A complete and exact copy of the data below is the task.

◆ ◆ ◆

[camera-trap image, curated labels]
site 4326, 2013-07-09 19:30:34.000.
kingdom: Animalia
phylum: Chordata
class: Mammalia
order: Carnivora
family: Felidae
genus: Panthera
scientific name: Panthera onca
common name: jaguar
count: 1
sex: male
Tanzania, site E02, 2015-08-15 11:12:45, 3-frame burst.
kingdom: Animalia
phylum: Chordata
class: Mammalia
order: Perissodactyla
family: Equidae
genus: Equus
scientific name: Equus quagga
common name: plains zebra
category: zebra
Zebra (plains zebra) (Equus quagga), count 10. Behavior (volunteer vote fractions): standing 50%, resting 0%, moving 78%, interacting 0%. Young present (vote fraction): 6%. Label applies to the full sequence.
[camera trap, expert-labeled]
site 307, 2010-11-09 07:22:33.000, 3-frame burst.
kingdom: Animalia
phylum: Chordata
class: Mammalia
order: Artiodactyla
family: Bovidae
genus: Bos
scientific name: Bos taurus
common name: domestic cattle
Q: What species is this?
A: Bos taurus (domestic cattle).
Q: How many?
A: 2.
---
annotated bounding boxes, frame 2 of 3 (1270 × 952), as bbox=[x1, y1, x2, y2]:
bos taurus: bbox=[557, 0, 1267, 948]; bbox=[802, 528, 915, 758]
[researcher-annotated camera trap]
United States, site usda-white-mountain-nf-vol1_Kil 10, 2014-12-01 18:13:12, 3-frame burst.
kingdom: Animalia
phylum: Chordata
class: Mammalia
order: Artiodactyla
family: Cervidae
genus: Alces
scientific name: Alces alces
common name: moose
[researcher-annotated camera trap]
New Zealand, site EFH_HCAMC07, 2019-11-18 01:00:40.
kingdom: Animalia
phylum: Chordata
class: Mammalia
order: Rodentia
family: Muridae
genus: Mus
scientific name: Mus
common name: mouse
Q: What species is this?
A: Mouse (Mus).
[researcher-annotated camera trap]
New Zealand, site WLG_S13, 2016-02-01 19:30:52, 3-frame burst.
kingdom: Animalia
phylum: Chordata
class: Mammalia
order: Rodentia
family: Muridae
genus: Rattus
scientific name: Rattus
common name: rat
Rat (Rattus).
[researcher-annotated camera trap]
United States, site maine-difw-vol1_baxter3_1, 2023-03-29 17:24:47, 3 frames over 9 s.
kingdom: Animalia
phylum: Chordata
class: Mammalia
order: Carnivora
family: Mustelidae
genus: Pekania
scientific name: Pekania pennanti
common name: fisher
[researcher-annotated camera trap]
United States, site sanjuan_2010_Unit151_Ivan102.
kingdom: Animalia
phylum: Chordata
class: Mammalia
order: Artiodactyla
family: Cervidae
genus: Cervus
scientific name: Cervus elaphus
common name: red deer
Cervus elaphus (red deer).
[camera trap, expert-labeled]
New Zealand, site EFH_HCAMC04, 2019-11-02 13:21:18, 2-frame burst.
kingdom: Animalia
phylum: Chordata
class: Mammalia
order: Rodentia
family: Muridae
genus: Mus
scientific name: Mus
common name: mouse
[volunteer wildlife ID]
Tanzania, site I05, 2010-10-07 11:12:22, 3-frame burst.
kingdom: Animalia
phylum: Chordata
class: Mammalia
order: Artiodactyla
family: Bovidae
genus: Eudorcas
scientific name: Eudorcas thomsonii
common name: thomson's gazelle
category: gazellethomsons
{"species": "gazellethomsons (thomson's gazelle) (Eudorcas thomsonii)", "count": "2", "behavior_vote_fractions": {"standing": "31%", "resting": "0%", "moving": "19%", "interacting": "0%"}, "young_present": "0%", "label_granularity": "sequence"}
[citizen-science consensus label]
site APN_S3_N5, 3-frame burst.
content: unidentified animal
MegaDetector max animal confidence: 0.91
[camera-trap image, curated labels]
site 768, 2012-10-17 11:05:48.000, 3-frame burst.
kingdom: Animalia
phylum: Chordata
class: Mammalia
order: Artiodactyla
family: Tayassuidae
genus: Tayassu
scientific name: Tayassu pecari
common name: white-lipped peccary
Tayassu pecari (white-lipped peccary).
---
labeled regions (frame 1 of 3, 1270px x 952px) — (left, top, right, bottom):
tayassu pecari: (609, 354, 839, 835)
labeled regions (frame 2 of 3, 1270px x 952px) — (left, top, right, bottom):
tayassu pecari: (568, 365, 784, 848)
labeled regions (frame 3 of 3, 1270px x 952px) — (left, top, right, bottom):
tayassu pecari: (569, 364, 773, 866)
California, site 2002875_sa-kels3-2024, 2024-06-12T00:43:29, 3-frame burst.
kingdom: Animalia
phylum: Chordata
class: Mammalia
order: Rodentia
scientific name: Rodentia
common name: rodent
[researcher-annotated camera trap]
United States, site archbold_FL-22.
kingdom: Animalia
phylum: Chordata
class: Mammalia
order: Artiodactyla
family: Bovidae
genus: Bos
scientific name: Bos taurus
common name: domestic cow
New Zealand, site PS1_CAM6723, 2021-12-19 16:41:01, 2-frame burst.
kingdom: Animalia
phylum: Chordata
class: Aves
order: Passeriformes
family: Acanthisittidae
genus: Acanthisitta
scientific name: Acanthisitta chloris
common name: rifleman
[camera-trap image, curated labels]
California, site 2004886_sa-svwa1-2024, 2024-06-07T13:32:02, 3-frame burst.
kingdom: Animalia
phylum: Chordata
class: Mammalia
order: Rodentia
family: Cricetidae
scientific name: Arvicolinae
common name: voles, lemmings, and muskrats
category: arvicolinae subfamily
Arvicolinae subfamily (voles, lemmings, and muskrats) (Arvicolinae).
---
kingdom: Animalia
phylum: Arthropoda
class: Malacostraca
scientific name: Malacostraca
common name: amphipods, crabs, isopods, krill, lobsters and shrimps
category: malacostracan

◆ ◆ ◆

Task solution:
[camera-trap image, curated labels]
site 4326, 2013-07-09 19:30:34.000.
kingdom: Animalia
phylum: Chordata
class: Mammalia
order: Carnivora
family: Felidae
genus: Panthera
scientific name: Panthera onca
common name: jaguar
count: 1
sex: male
Tanzania, site E02, 2015-08-15 11:12:45, 3-frame burst.
kingdom: Animalia
phylum: Chordata
class: Mammalia
order: Perissodactyla
family: Equidae
genus: Equus
scientific name: Equus quagga
common name: plains zebra
category: zebra
Zebra (plains zebra) (Equus quagga), count 10. Behavior (volunteer vote fractions): standing 50%, resting 0%, moving 78%, interacting 0%. Young present (vote fraction): 6%. Label applies to the full sequence.
[camera trap, expert-labeled]
site 307, 2010-11-09 07:22:33.000, 3-frame burst.
kingdom: Animalia
phylum: Chordata
class: Mammalia
order: Artiodactyla
family: Bovidae
genus: Bos
scientific name: Bos taurus
common name: domestic cattle
Q: What species is this?
A: Bos taurus (domestic cattle).
Q: How many?
A: 2.
---
annotated bounding boxes, frame 2 of 3 (1270 × 952), as bbox=[x1, y1, x2, y2]:
bos taurus: bbox=[557, 0, 1267, 948]; bbox=[802, 528, 915, 758]
[researcher-annotated camera trap]
United States, site usda-white-mountain-nf-vol1_Kil 10, 2014-12-01 18:13:12, 3-frame burst.
kingdom: Animalia
phylum: Chordata
class: Mammalia
order: Artiodactyla
family: Cervidae
genus: Alces
scientific name: Alces alces
common name: moose
[researcher-annotated camera trap]
New Zealand, site EFH_HCAMC07, 2019-11-18 01:00:40.
kingdom: Animalia
phylum: Chordata
class: Mammalia
order: Rodentia
family: Muridae
genus: Mus
scientific name: Mus
common name: mouse
Q: What species is this?
A: Mouse (Mus).
[researcher-annotated camera trap]
New Zealand, site WLG_S13, 2016-02-01 19:30:52, 3-frame burst.
kingdom: Animalia
phylum: Chordata
class: Mammalia
order: Rodentia
family: Muridae
genus: Rattus
scientific name: Rattus
common name: rat
Rat (Rattus).
[researcher-annotated camera trap]
United States, site maine-difw-vol1_baxter3_1, 2023-03-29 17:24:47, 3 frames over 9 s.
kingdom: Animalia
phylum: Chordata
class: Mammalia
order: Carnivora
family: Mustelidae
genus: Pekania
scientific name: Pekania pennanti
common name: fisher
[researcher-annotated camera trap]
United States, site sanjuan_2010_Unit151_Ivan102.
kingdom: Animalia
phylum: Chordata
class: Mammalia
order: Artiodactyla
family: Cervidae
genus: Cervus
scientific name: Cervus elaphus
common name: red deer
Cervus elaphus (red deer).
[camera trap, expert-labeled]
New Zealand, site EFH_HCAMC04, 2019-11-02 13:21:18, 2-frame burst.
kingdom: Animalia
phylum: Chordata
class: Mammalia
order: Rodentia
family: Muridae
genus: Mus
scientific name: Mus
common name: mouse
[volunteer wildlife ID]
Tanzania, site I05, 2010-10-07 11:12:22, 3-frame burst.
kingdom: Animalia
phylum: Chordata
class: Mammalia
order: Artiodactyla
family: Bovidae
genus: Eudorcas
scientific name: Eudorcas thomsonii
common name: thomson's gazelle
category: gazellethomsons
{"species": "gazellethomsons (thomson's gazelle) (Eudorcas thomsonii)", "count": "2", "behavior_vote_fractions": {"standing": "31%", "resting": "0%", "moving": "19%", "interacting": "0%"}, "young_present": "0%", "label_granularity": "sequence"}
[citizen-science consensus label]
site APN_S3_N5, 3-frame burst.
content: unidentified animal
MegaDetector max animal confidence: 0.91
[camera-trap image, curated labels]
site 768, 2012-10-17 11:05:48.000, 3-frame burst.
kingdom: Animalia
phylum: Chordata
class: Mammalia
order: Artiodactyla
family: Tayassuidae
genus: Tayassu
scientific name: Tayassu pecari
common name: white-lipped peccary
Tayassu pecari (white-lipped peccary).
---
labeled regions (frame 1 of 3, 1270px x 952px) — (left, top, right, bottom):
tayassu pecari: (609, 354, 839, 835)
labeled regions (frame 2 of 3, 1270px x 952px) — (left, top, right, bottom):
tayassu pecari: (568, 365, 784, 848)
labeled regions (frame 3 of 3, 1270px x 952px) — (left, top, right, bottom):
tayassu pecari: (569, 364, 773, 866)
California, site 2002875_sa-kels3-2024, 2024-06-12T00:43:29, 3-frame burst.
kingdom: Animalia
phylum: Chordata
class: Mammalia
order: Rodentia
scientific name: Rodentia
common name: rodent
[researcher-annotated camera trap]
United States, site archbold_FL-22.
kingdom: Animalia
phylum: Chordata
class: Mammalia
order: Artiodactyla
family: Bovidae
genus: Bos
scientific name: Bos taurus
common name: domestic cow
New Zealand, site PS1_CAM6723, 2021-12-19 16:41:01, 2-frame burst.
kingdom: Animalia
phylum: Chordata
class: Aves
order: Passeriformes
family: Acanthisittidae
genus: Acanthisitta
scientific name: Acanthisitta chloris
common name: rifleman
[camera-trap image, curated labels]
California, site 2004886_sa-svwa1-2024, 2024-06-07T13:32:02, 3-frame burst.
kingdom: Animalia
phylum: Chordata
class: Mammalia
order: Rodentia
family: Cricetidae
scientific name: Arvicolinae
common name: voles, lemmings, and muskrats
category: arvicolinae subfamily
Arvicolinae subfamily (voles, lemmings, and muskrats) (Arvicolinae).
---
kingdom: Animalia
phylum: Arthropoda
class: Malacostraca
scientific name: Malacostraca
common name: amphipods, crabs, isopods, krill, lobsters and shrimps
category: malacostracan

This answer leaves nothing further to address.